Task objective: Rewrite the entries below, from the line that contains "As made clear in this image, which" through the end of the entries, inclusive, putting "higher up" in place of "elevated more" and keeping everything else the same.

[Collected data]
'''
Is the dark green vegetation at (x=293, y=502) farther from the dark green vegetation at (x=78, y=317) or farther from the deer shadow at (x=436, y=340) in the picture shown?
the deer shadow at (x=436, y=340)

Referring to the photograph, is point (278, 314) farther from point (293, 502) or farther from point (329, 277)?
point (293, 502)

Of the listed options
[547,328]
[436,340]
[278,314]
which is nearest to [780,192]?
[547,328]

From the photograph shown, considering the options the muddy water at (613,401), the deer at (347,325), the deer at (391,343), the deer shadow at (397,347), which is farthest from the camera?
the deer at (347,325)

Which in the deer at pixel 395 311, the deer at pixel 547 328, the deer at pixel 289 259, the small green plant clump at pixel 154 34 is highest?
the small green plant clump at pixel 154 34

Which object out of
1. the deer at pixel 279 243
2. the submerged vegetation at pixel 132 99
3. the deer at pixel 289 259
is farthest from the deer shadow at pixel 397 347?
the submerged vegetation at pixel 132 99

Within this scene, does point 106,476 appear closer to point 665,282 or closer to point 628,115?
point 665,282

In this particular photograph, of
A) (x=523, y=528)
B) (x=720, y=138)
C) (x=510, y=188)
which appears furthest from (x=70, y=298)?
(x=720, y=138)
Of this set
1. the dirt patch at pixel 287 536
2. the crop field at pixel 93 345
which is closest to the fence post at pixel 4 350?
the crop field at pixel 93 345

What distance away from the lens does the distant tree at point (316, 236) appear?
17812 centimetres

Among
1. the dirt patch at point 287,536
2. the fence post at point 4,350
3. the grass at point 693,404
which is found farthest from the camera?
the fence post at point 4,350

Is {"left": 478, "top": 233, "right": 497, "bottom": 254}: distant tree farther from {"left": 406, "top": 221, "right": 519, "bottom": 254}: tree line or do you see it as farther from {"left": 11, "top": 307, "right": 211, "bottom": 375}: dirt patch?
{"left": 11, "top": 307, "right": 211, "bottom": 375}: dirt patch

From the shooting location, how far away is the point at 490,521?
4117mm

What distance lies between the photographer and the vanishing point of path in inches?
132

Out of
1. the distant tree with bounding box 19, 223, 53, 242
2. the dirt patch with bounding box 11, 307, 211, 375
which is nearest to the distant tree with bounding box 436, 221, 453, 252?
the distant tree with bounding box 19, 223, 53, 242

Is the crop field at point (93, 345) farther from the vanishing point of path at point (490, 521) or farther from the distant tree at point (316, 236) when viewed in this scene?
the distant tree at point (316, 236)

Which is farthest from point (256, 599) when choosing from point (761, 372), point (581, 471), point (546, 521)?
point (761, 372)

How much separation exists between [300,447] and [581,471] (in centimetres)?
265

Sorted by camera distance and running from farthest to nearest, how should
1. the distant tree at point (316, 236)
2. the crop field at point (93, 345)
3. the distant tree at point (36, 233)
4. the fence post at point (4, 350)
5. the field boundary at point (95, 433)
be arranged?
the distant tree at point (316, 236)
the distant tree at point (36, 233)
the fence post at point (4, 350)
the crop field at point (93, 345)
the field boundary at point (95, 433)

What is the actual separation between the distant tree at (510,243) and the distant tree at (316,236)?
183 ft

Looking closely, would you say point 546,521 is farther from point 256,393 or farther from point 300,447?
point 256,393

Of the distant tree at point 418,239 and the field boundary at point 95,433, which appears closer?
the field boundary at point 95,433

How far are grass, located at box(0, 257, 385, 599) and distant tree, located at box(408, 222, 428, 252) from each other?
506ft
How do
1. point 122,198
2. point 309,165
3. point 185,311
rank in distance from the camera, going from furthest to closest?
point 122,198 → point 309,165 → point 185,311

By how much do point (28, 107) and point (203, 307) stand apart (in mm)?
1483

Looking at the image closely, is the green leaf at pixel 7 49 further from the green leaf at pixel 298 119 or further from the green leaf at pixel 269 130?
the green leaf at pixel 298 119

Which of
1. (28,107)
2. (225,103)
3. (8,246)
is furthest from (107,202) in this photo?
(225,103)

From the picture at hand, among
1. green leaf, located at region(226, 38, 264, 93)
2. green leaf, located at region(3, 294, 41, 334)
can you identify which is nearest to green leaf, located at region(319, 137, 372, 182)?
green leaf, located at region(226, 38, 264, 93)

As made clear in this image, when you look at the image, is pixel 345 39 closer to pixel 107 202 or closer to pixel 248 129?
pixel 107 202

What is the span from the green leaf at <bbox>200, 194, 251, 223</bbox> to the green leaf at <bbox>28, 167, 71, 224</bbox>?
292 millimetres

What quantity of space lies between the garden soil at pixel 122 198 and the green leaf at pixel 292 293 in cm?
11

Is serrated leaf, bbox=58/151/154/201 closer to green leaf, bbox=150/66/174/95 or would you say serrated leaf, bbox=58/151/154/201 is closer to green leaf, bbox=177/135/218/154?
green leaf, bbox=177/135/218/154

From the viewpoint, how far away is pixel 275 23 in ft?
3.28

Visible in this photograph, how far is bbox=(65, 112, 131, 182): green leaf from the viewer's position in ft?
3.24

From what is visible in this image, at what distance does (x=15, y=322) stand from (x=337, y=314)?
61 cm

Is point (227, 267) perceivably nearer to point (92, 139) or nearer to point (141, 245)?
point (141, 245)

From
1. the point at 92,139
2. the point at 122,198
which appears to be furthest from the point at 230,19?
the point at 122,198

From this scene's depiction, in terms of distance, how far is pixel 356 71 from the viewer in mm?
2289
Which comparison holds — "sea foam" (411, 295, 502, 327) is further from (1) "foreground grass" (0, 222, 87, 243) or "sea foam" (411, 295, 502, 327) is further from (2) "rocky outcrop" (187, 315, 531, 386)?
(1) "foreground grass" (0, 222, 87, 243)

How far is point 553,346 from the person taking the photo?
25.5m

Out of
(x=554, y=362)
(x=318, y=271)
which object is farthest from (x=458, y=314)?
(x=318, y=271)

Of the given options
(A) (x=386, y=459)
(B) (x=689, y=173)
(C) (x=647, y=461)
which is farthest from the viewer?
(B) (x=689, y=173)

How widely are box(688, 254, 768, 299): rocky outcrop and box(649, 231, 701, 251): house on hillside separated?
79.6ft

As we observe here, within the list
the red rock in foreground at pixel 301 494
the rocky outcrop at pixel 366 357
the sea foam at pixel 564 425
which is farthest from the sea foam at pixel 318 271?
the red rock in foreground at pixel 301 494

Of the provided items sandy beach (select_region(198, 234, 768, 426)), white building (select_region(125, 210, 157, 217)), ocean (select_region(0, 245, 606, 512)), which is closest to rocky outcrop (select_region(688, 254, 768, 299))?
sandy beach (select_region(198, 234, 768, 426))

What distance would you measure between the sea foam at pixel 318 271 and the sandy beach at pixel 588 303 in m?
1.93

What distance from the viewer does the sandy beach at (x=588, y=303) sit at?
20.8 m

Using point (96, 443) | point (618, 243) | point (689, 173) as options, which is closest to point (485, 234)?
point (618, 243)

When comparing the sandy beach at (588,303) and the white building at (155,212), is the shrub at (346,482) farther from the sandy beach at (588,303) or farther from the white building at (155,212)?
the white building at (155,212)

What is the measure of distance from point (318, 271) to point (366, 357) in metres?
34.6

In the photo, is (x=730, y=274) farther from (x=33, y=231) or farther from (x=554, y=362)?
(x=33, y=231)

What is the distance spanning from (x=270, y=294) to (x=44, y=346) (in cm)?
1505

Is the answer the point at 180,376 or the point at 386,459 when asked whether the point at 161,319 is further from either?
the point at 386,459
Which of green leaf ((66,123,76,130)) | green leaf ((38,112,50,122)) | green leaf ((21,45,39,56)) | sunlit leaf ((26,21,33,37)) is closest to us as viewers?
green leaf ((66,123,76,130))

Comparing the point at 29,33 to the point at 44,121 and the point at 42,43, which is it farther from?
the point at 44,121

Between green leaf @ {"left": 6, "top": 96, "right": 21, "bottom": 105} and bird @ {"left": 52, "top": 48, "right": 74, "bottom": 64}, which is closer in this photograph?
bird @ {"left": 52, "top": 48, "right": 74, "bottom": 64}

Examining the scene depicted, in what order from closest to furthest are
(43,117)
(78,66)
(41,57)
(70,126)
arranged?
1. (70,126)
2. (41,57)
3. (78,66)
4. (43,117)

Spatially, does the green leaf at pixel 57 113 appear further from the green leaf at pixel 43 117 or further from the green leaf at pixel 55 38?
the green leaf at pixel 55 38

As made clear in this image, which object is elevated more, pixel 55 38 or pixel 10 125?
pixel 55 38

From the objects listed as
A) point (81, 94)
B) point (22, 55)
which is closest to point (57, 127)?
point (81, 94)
'''
Result of this exercise:
As made clear in this image, which object is higher up, pixel 55 38 or pixel 10 125?
pixel 55 38

From the objects listed as
A) point (81, 94)
B) point (22, 55)
which is closest to point (57, 127)?
point (81, 94)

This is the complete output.